▶ **Aim of the exercise**: List each line of the listing below that contains the word "fixture".

▶ **Dataset content**:
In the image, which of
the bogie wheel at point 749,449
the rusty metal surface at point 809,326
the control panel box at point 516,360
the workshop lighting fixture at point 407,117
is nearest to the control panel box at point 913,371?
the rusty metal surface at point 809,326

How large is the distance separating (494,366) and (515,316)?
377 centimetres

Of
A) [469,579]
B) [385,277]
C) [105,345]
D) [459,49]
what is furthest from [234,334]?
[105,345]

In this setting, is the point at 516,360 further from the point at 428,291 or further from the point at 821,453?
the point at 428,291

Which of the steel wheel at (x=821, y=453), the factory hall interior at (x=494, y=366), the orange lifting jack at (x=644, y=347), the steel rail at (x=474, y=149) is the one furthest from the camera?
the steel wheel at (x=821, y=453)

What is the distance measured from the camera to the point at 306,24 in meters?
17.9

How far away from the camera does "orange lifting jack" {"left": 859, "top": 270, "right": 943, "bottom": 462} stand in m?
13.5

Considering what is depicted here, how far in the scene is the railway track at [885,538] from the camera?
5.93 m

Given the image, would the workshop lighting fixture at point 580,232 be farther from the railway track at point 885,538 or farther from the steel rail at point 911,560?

--

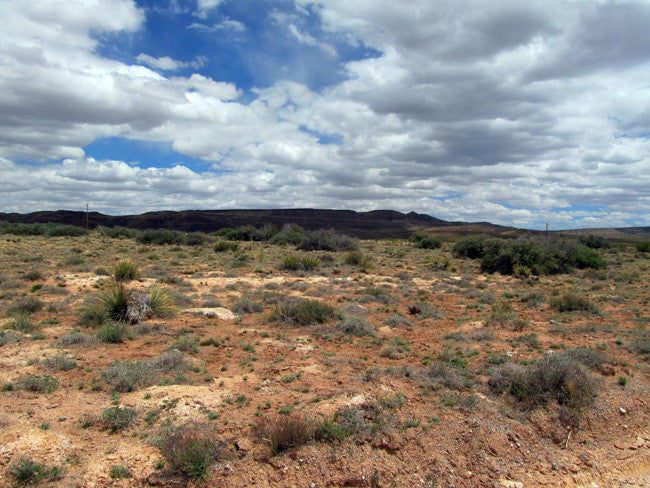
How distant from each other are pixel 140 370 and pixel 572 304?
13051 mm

▶ **Complete answer**:
the workshop lighting fixture at point 407,117
Given the image, would the workshop lighting fixture at point 580,232 be farther from the railway track at point 885,538 or farther from the steel rail at point 911,560?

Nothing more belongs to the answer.